Be sure to activate the comp135_2020f_env environment whenever you run your code.

Starter code:

See the hw0 folder of the public assignments repo for this class:

https://github.com/tufts-ml-courses/comp135-20f-assignments/tree/master/hw0

Jump to: Problem 1   Problem 2

Problem 1: Finding Nearest Neighbors via Euclidean Distance

Suppose we have a dataset of measurements collected about related entities in the world. The instances of these entities could be these patients in the same hospital, or birds of the same species, or emails sent to the same person. Given any new "query" instance, we'd like to find the K "nearest neighbor" instances in the dataset. Here, K is an integer that could be 1 or 3 or 500.

We'll define nearest neighbors for a query feature vector \(\tilde{x}_q\) as the K vectors in the dataset set (denoted \(x_1, \ldots x_N\)) that have the smallest Euclidean distance to \(\tilde{x}_q\).

Given a specific dataset vector \(x_n\) (of size \(F\)) and the query vector \(\tilde{x}_q\) (also of size F), we define the Euclidean distance as:

$$ \text{dist}_{\text{Euclidean}}(\tilde{x}_q, x_n) = \sqrt{ \sum_{f=1}^F \Big( \tilde{x}_{qf} - x_{nf} \Big) ^2 } $$

Edge case: When finding the k neighbors with smallest distance, sometimes two data vectors will have exact ties (both will be the same distance from the query). When this happens, you should always return exactly \(K\) neighbor vectors from among the tied candidates. You should resolve ties by taking the first matches in the original dataset's order.

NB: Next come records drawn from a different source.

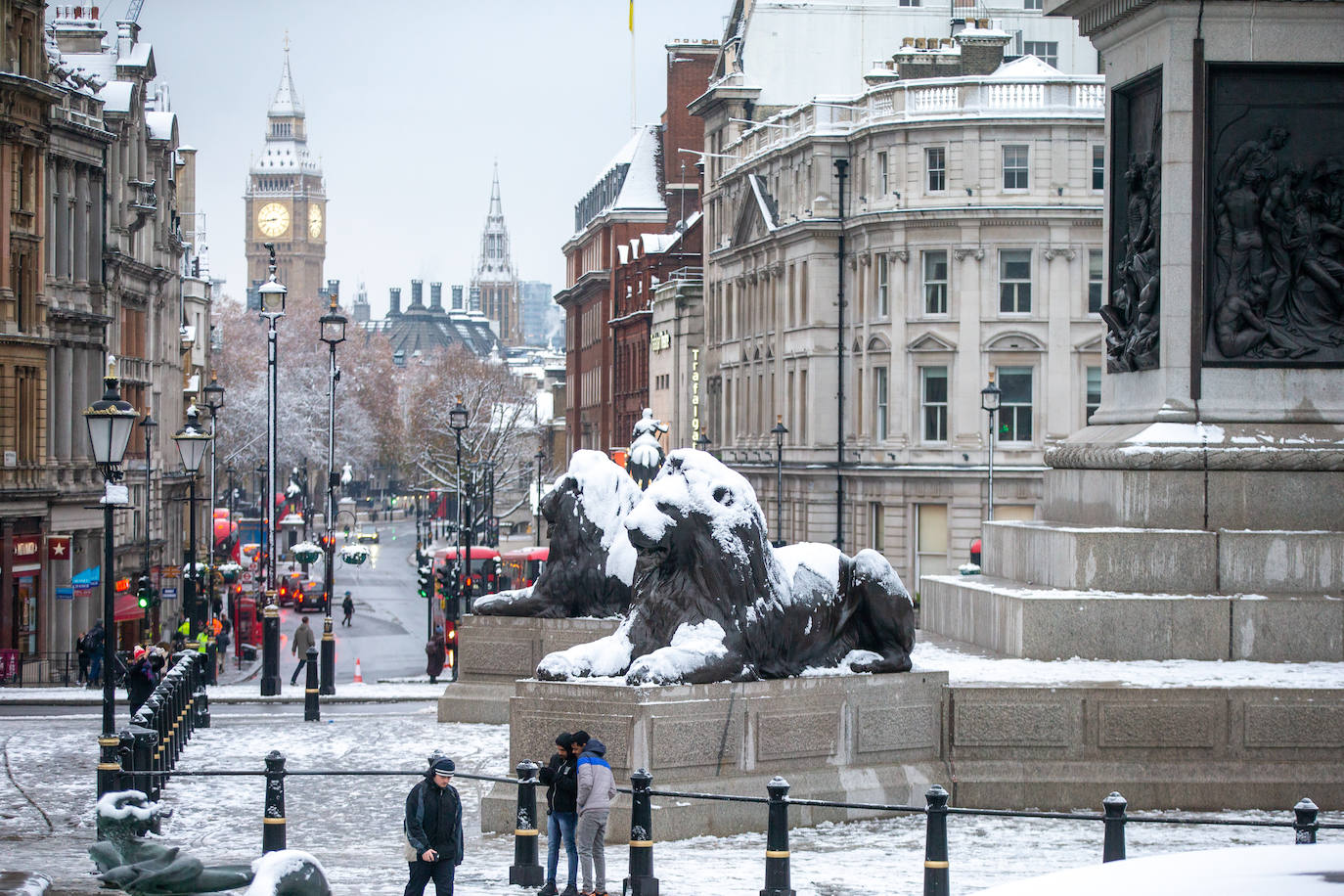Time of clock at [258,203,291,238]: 8:43
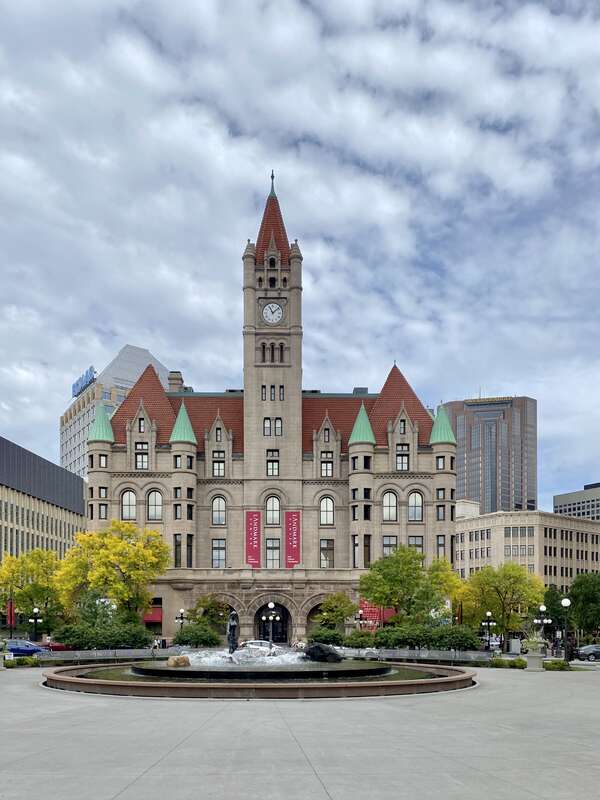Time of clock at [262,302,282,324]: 11:08
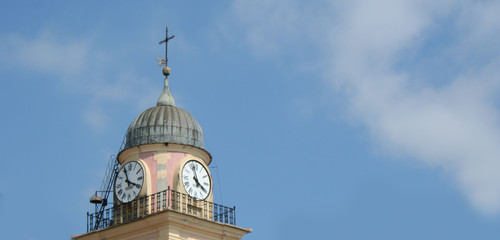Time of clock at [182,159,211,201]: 3:57
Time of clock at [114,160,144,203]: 3:56
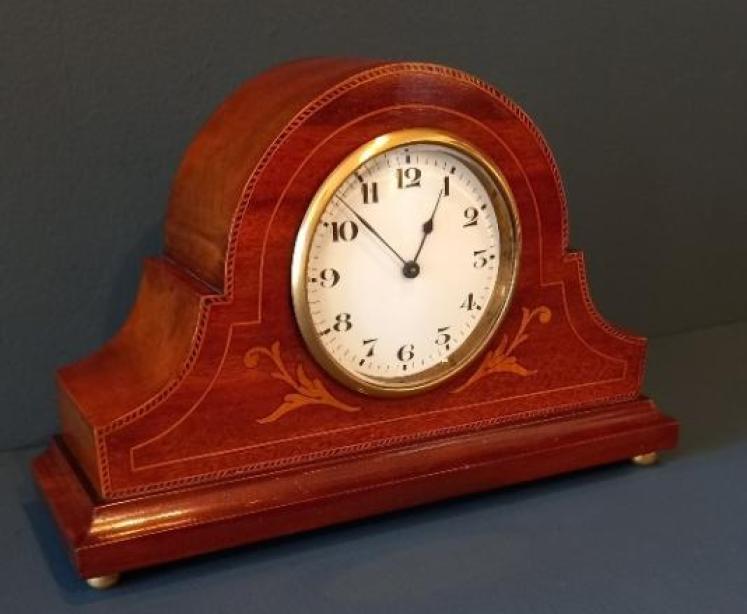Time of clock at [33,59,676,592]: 12:52
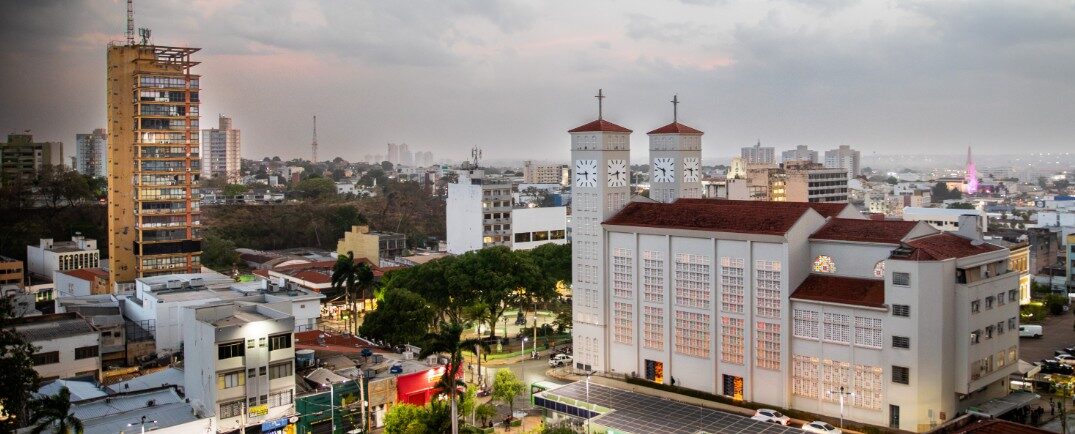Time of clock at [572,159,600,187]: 5:44
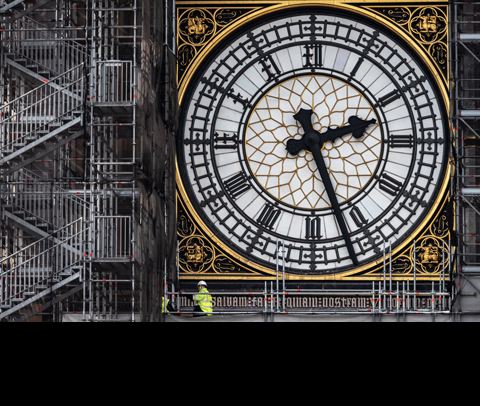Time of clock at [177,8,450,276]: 2:26
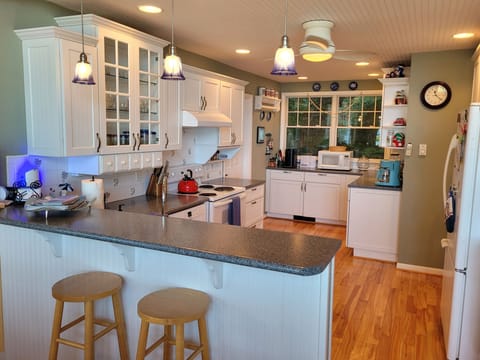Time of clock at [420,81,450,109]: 11:22
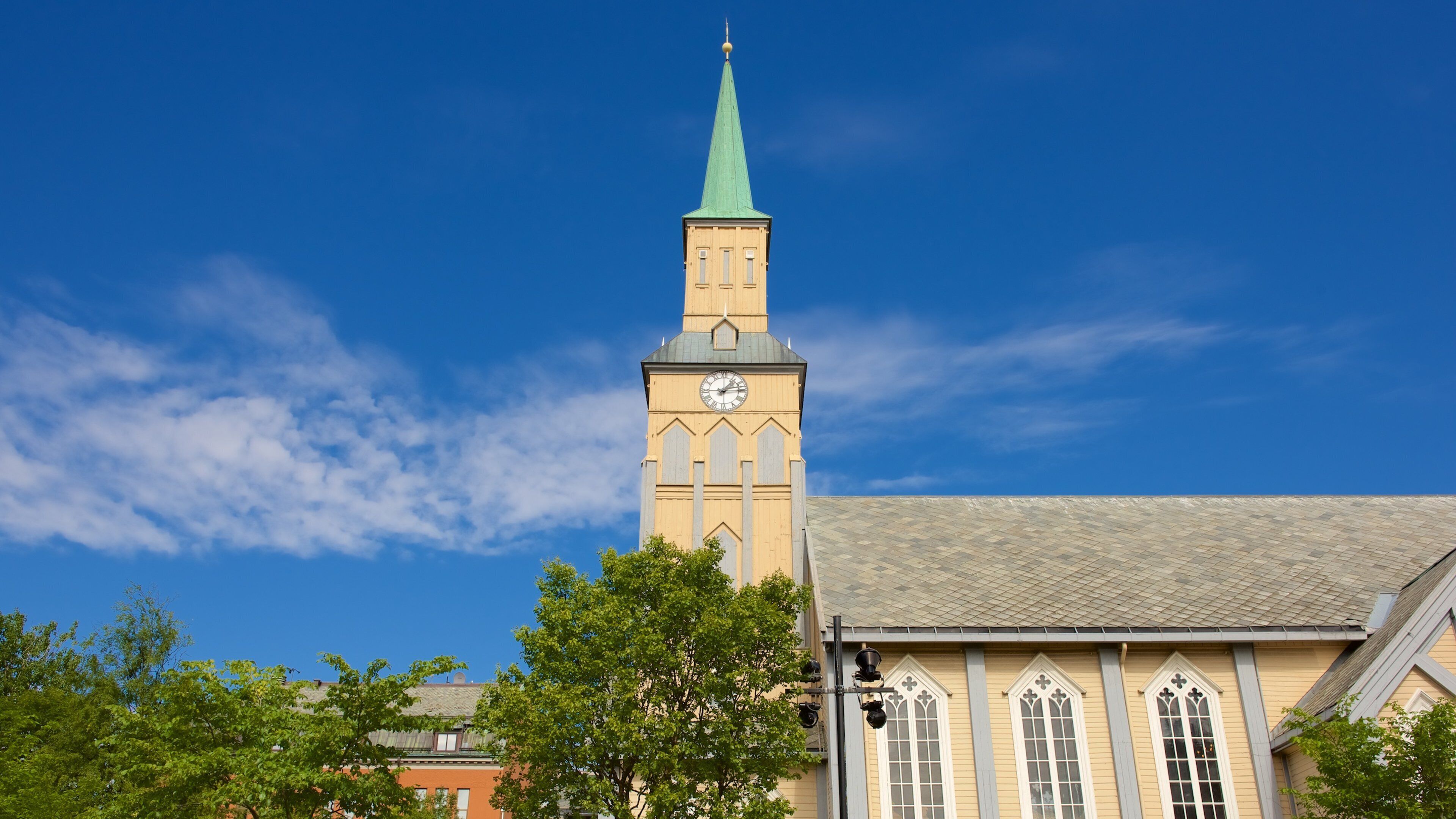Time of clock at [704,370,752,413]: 1:13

We'd like you to solve multiple k-nearest queries in one function call. That is, given a dataset of \(N\) examples (stored as an N x F 2D NumPy array) and a set of \(Q\) query examples (stored as a Q x F array), you should write effective NumPy code to return a 3D array (size Q x K x F) where each row (indexed by q) contains the \(K\) nearest neighbor vectors of the q-th query vector.

Starter code link:

We've drafted a function definition and defined a detailed specification in its docstring. You need to fill in the missing code.

https://github.com/tufts-ml-courses/comp135-20f-assignments/blob/master/hw0/hw0.py#L88

Use exclusively NumPy functions. No calls to any functions in sklearn or other libraries.

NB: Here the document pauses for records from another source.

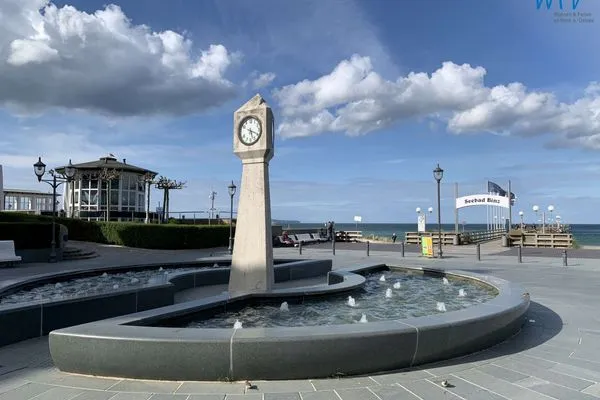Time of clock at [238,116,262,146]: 5:18
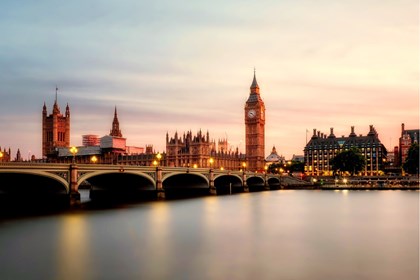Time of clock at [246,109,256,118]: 9:22
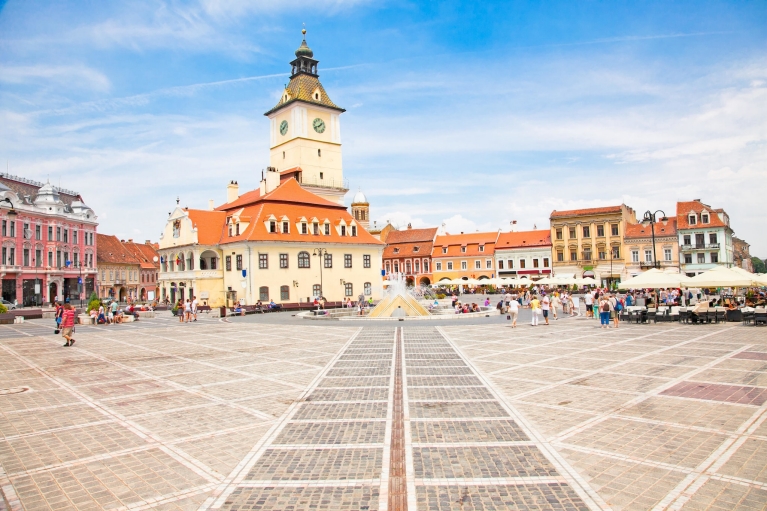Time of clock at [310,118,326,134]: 1:41
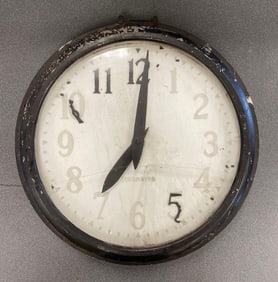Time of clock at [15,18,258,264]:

Problem 2: Splitting Datasets into Training and Testing

A common task in ML is to divide a dataset of independent instances into a "training" set and a "test" set. These two sets can then be used to measure how well an ML method generalizes to data it hasn't seen before: we fit the method to the training set, then evaluate the trained method on the test set.

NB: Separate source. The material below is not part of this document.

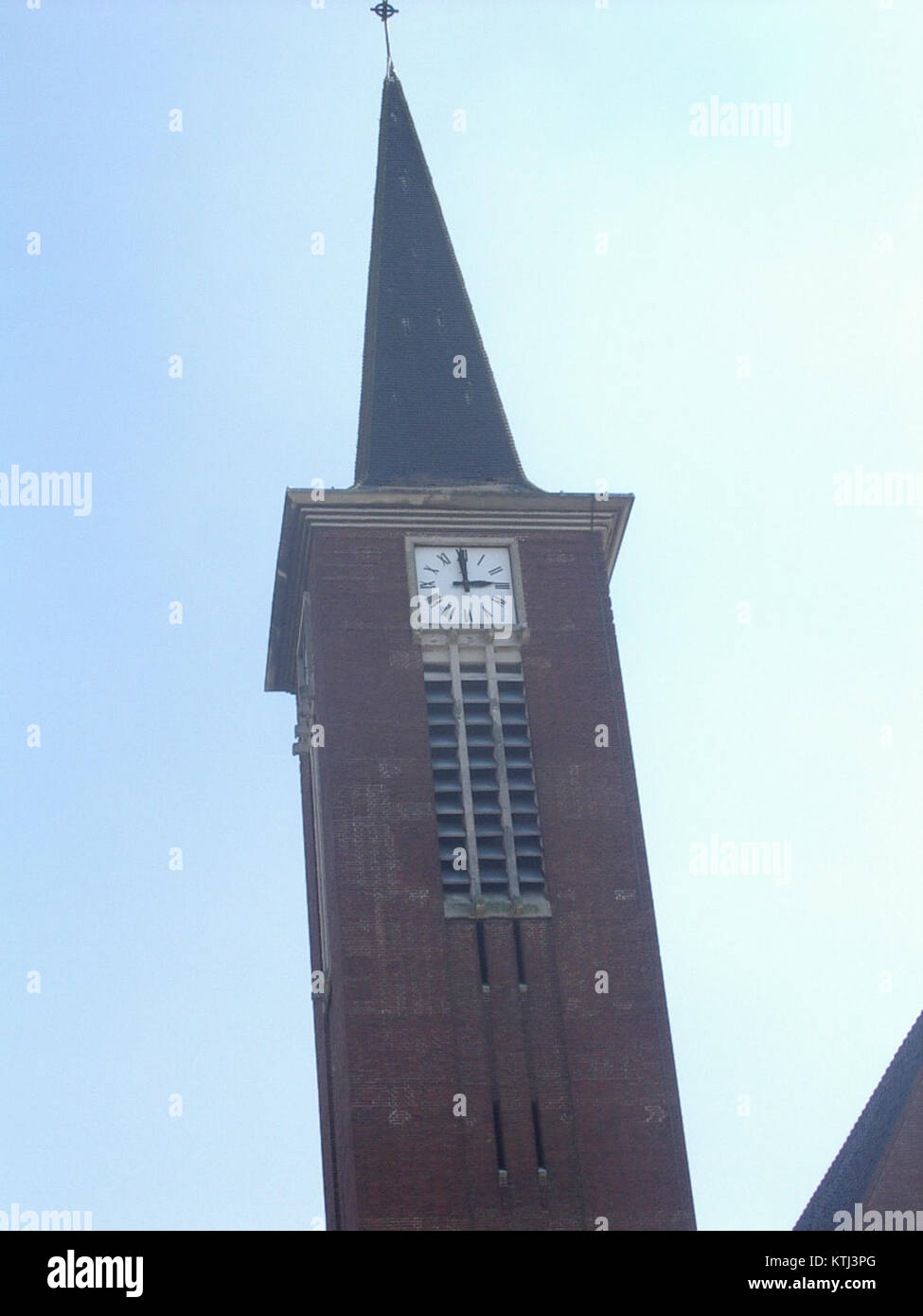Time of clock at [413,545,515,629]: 2:59
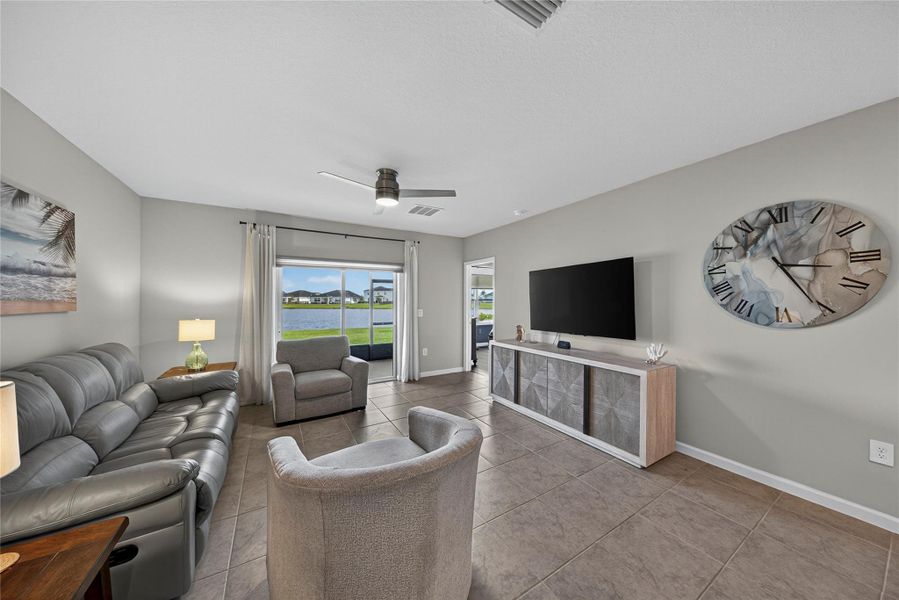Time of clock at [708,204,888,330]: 3:25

In this problem, you'll demonstrate basic understanding of NumPy array indexing and random number generation by writing a procedure to divide an input dataset of \(L\) instances into a training set (of size \(M\)) and a test set (of size \(N\)). Each row of the original dataset should be exclusively assigned to either train or test.

How do we set the values of M and N? Your function will take a keyword argument frac_test that specifies the number of test examples (N) as a fraction of the overall dataset size. To compute \(N\), we always want to round up to the nearest whole number: \(N = \text{ceil}(\textit{frac_test} * L)\)

We want the test set to be a uniform at random subset. You should look at the NumPy API for Random Sampling. Functions like shuffle or permutation might be helpful.

We also want the test set to be reproducible by specifying particular random seed. That is, if I run the code now to extract a train/test set, if I need to rerun the code later I'd like to be able to recover the exact same train/test assignments if needed. With NumPy, the common way to do this is by specifying a random_state keyword argument that can either take an integer seed (0, 42, 1337, etc.) or an instance of the RandomState class. Specifying the same random_state should deliver the same pseudo-randomness across multiple calls to a function.

Starter code link:

We've drafted a function definition and defined a detailed specification in its docstring. You need to fill in the missing code.

https://github.com/tufts-ml-courses/comp135-20f-assignments/blob/master/hw0/hw0.py#L18

Remember, use exclusively NumPy functions. No calls to any functions in sklearn or other libraries.